Dataset and features

Dataset format

When you do a GET request on the dataUrls for the url under a specific dataset key such as initial, you'll get the full dataset with all features returned as JSON.

{
"data": [
[
"eb987a78daea43a8af908f7bad5fcdbb",
"2020-04-20T14:32:00.000Z",
"2020-05-14T18:12:44.184Z",
"true",
"2020-05-14T18:12:44.184Z",
0.2594,
"initial",
"2020-04-20T14:32:00.000Z",
"2020-04-20T14:32:00.000Z",
"false",
"false",
"US",
"facebook",
"iPhone10,1",
],
[
"fo98f3a78daea43a8aff9e77bad5fcdef",
"2020-04-20T14:32:00.000Z",
"2020-05-14T18:12:44.184Z",
"false",
null,
0.1394,
"initial",
"2020-04-20T14:32:00.000Z",
"2020-04-20T14:32:00.000Z",
"false",
"false",
"NL",
"youtube",
"Android9"
],
...
],
"metadata": {
"columns": [
{
"name": "user_id"
},
{
"name": "user_created"
},
{
"name": "data_now"
},
{
"name": "y_value"
},
{
"name": "y_timestamp"
},
{
"name": "random"
},
{
"name": "moment_key"
},
{
"name": "moment_timestamp"
},
{
"name": "user_moment_base_timestamp"
},
{
"name": "feature_acaa2cf5d"
},
{
"name": "feature_3c11322c9"
},
{
"name": "feature_7f88703f1"
},
{
"name": "feature_2fe4e4093"
},
{
"name": "feature_440572d3d"
}
]
}
}

Under data we an array of rows can be found, where each row represent an unique user with its features and properties. Under metadata.columns you will find the column names, where each index number corresponds to the column index for each user row in data.

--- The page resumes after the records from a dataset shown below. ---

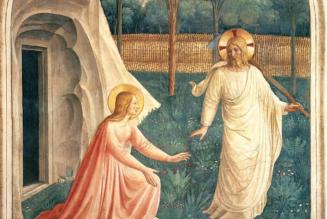 Scimus Christum surrexísse a mórtuis vere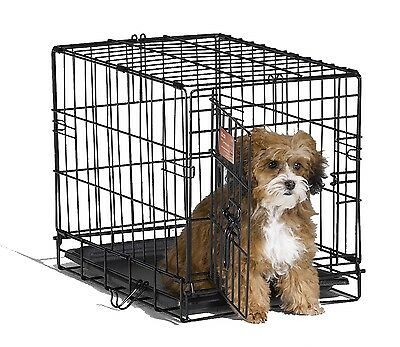 Dog iCrates Pet Crate iCrate Single Door Home Training and Travel Series
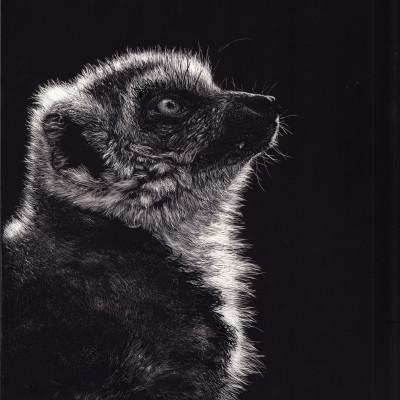 lemur, scratchboard, kendall king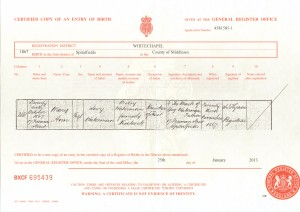 Mary Ann Waterman birth certificate 1867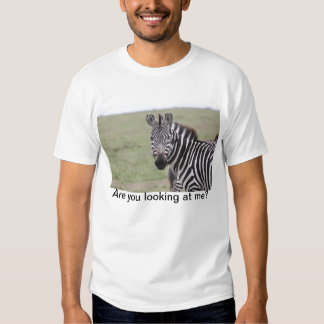 Large T-Shirt with picture of Zebra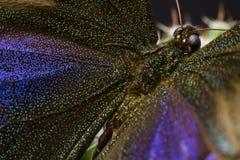 Makrobild eines Schmetterlinges in einem Garten Stockfoto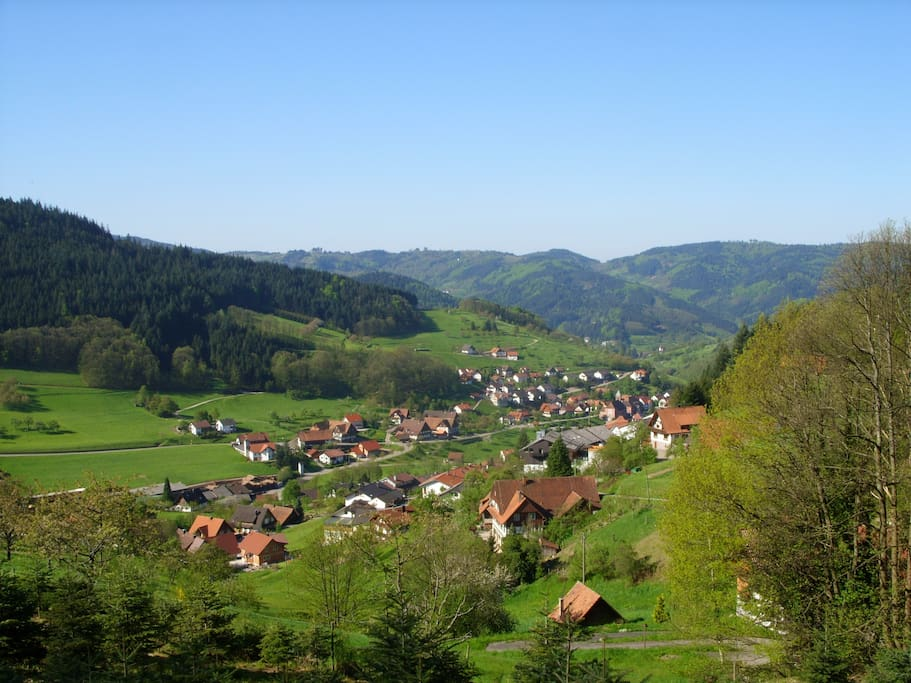The village of Seebach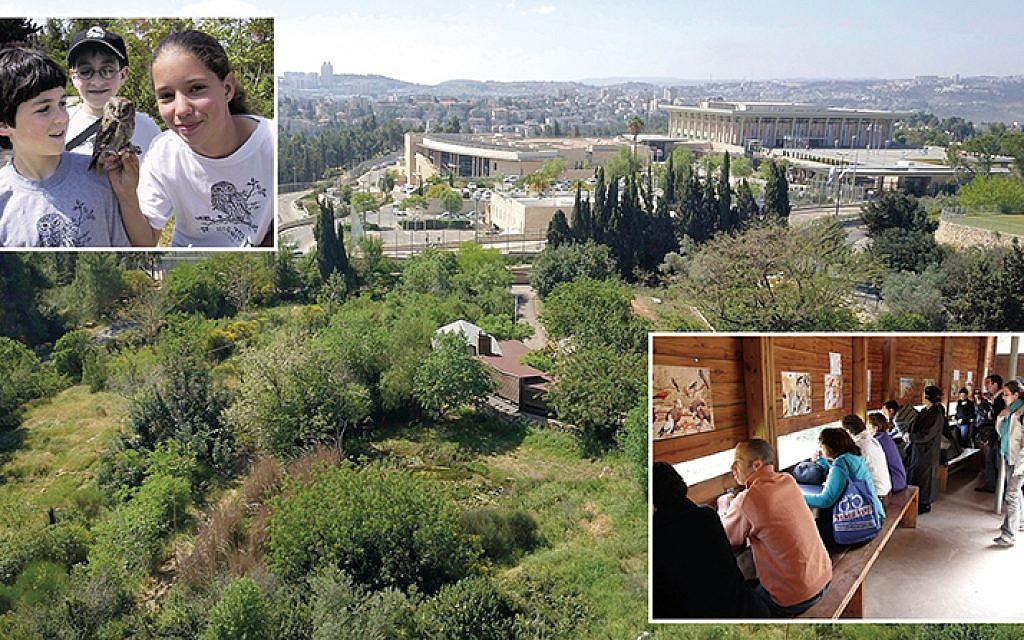The Jerusalem Bird Observatory in central Jerusalem brings people and birds together.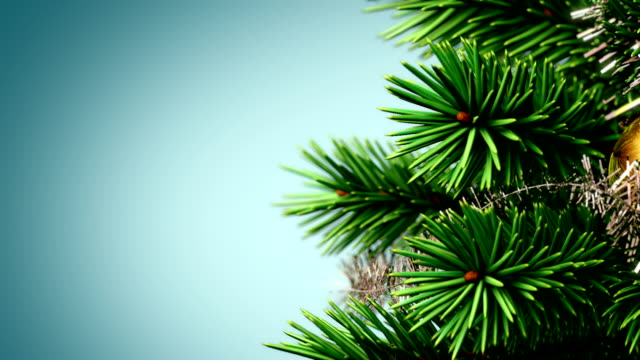 beautiful Christmas tree background video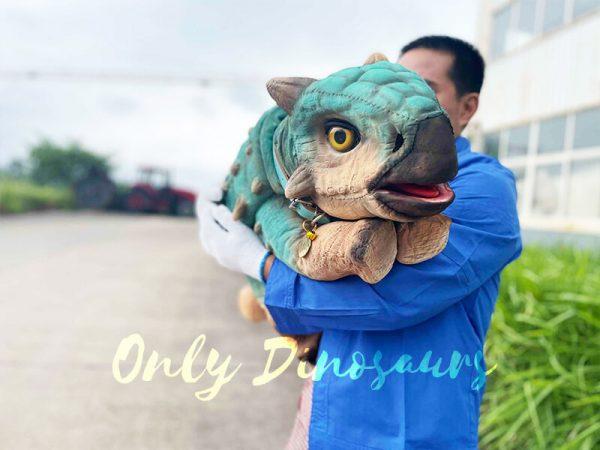 A Blue Baby Ankylosaur in a Human's Arm
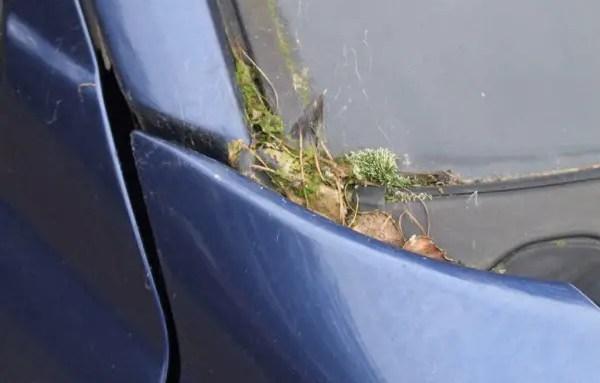 craigs car stuff 033 (1024x768)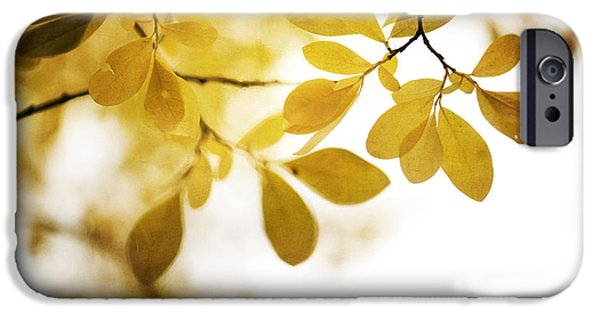 Fall Season iPhone Cases - Autumn Gold iPhone Case by Priska Wettstein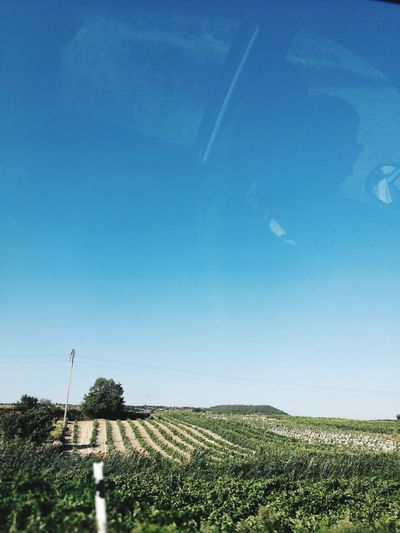 Nature Sky Growth Field No People Agriculture Day Outdoors Beauty In Nature Blue Clear Sky Scenics Rural Scene Tree Irrigation Equipment Freshness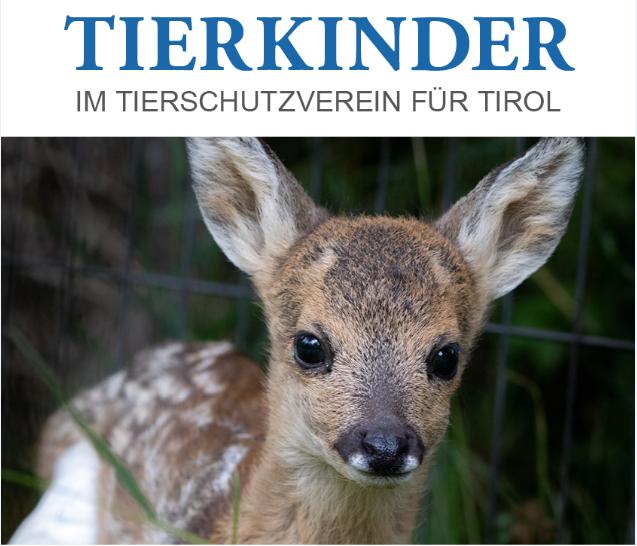 Der neue Tierschutzkalender 2021
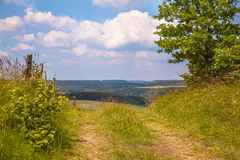 Gehende Spur auf einem Hügel in einem grünen Sommer gestalten landschaftlich Lizenzfreie Stockbilder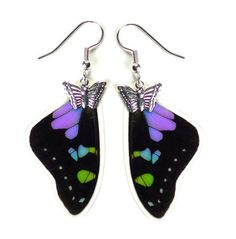 Earrings made with the wings of the Graphium Wiskei! Beautiful and small :)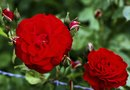 How to Grow Carnations in Pots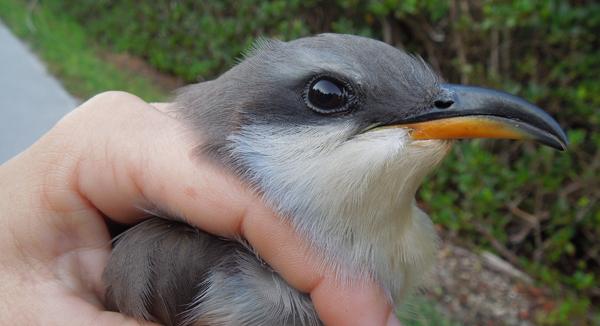 Mangrove Cuckoo 872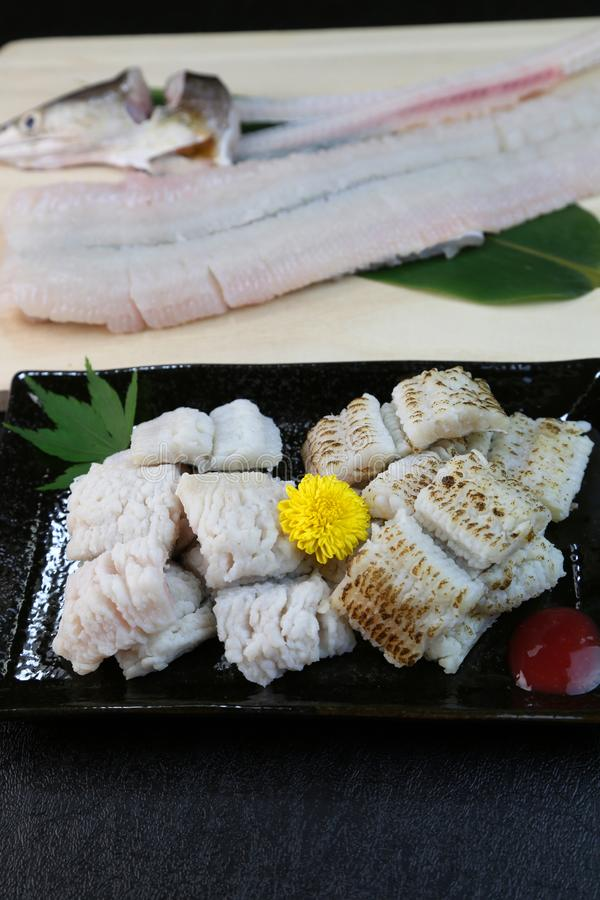 欧洲康吉鳗的矛对待豪华粮食在日本 库存照片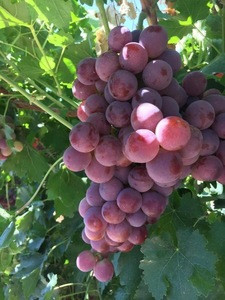 Fresh Grapes Seedless Grapes, Seedless Grapes, Grapes with Seeds Green Grapes and Red Grapes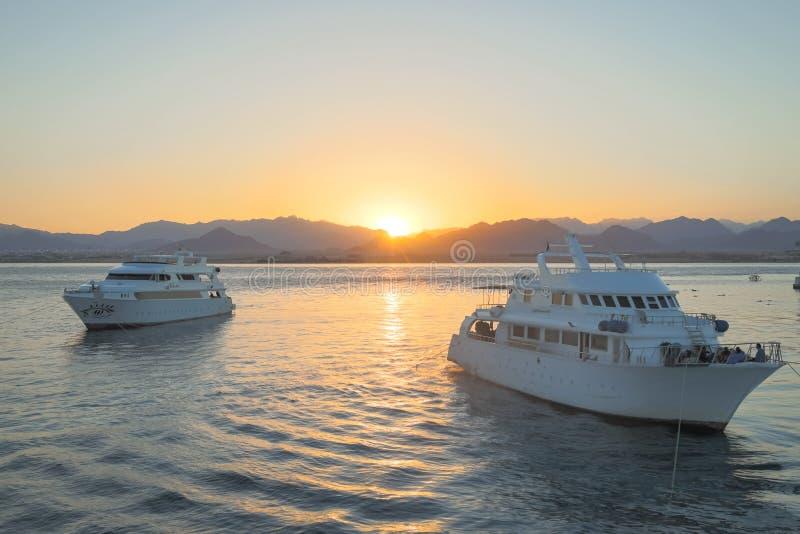 Άσπρα γιοτ στη Ερυθρά Θάλασσα στο ηλιοβασίλεμα στοκ φωτογραφίες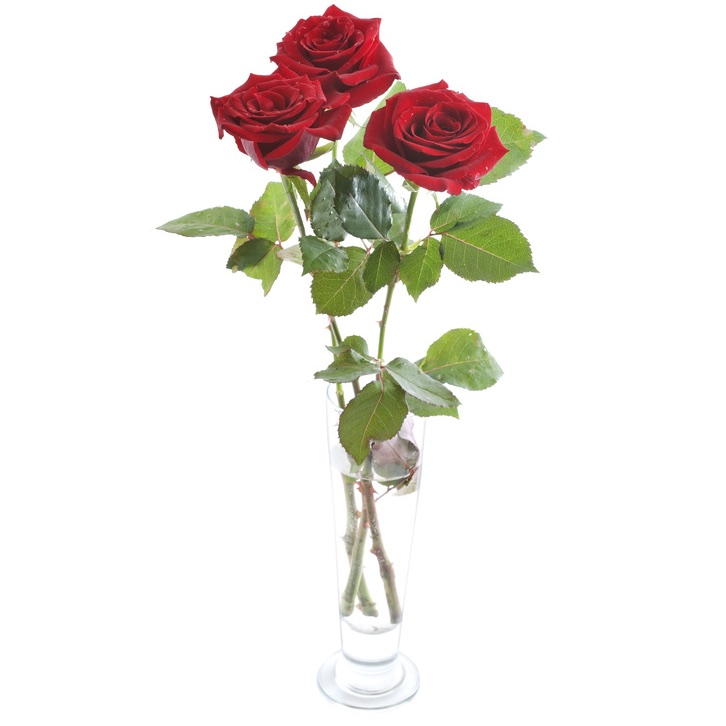 3 red roses in glass vase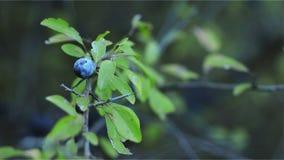 Frutta della prugnola sul ramo archivi video
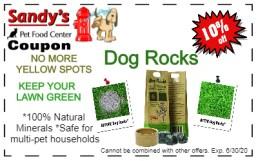 Dog Rocks 6-20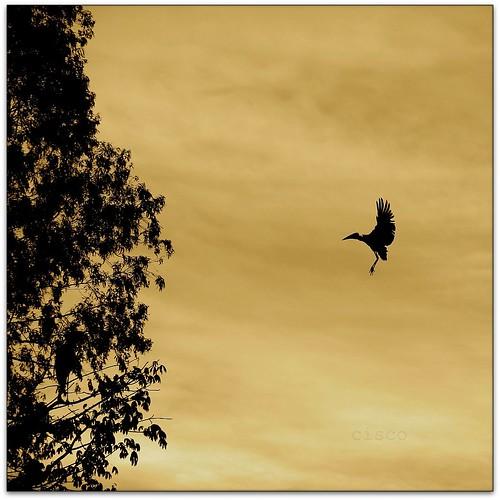 sunset sky bird clouds square landing cisco zen soul uganda kampala controluce 500x500 presenze atterraggio soulsound eos5dmarkii bestcapturesaoi elitegalleryaoi thesoundofsunshinemichaelfranti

Here are the column names that are always available for each dataset. All timestamps are in ISO 8601 format.

  • user_id: The unique ID of the user. In case the user has been identified by a custom ID, this will be that id.
  • user_created: The timestamp when the user was first created/tracked.
  • data_now: Timestamp when the dataset was created
  • y_value: Will be "true" if the user converted and "false" if not. Note this is a string type, not boolean!
  • y_timestamp: If the user converted, this is the earliest timestamp when the conversion happened. If the conversion goal is that a user did play_song, and the user did that event 10 times, this is the timestamp of the first time that event happened.
  • random: A random value between 0 and 1. Can be used to query for a smaller sample of all users in the dataset, see next section.
  • moment_key: This contains the same value as the key of the dataset this is for, such as initial, train_more, etc.
  • user_moment_base_timestamp: The user base timestamp defaults to user 'created at', so in that case it will be the same as the user_created column from above. But we can also choose any other user property such as 'identified at' or any other timestamp that you're tracking. See the Insight API intelligence plugin section later on how to specify a different user base timestamp.
  • moment_timestamp: A dataset is always based on a snapshot from the number of seconds since their creation date, or whatever user_moment_base_timestamp was specified. For the initial dataset, where the moment is 0 seconds the moment_timestamp equals user_created. But for 60 seconds, it will be user_moment_base_timestamp + 60 seconds. If the dataset moment is latest, it will be equal to data_now. The moment timestamp is useful for a specific type of analysis, such as predicting what behavior leads to conversion — we don't want to analyze users where their snapshot state is beyond the conversion y_timestamp, as our analysis would be biased then. So in this specific case we want to filter out all users where moment_timestamp < y_timestamp.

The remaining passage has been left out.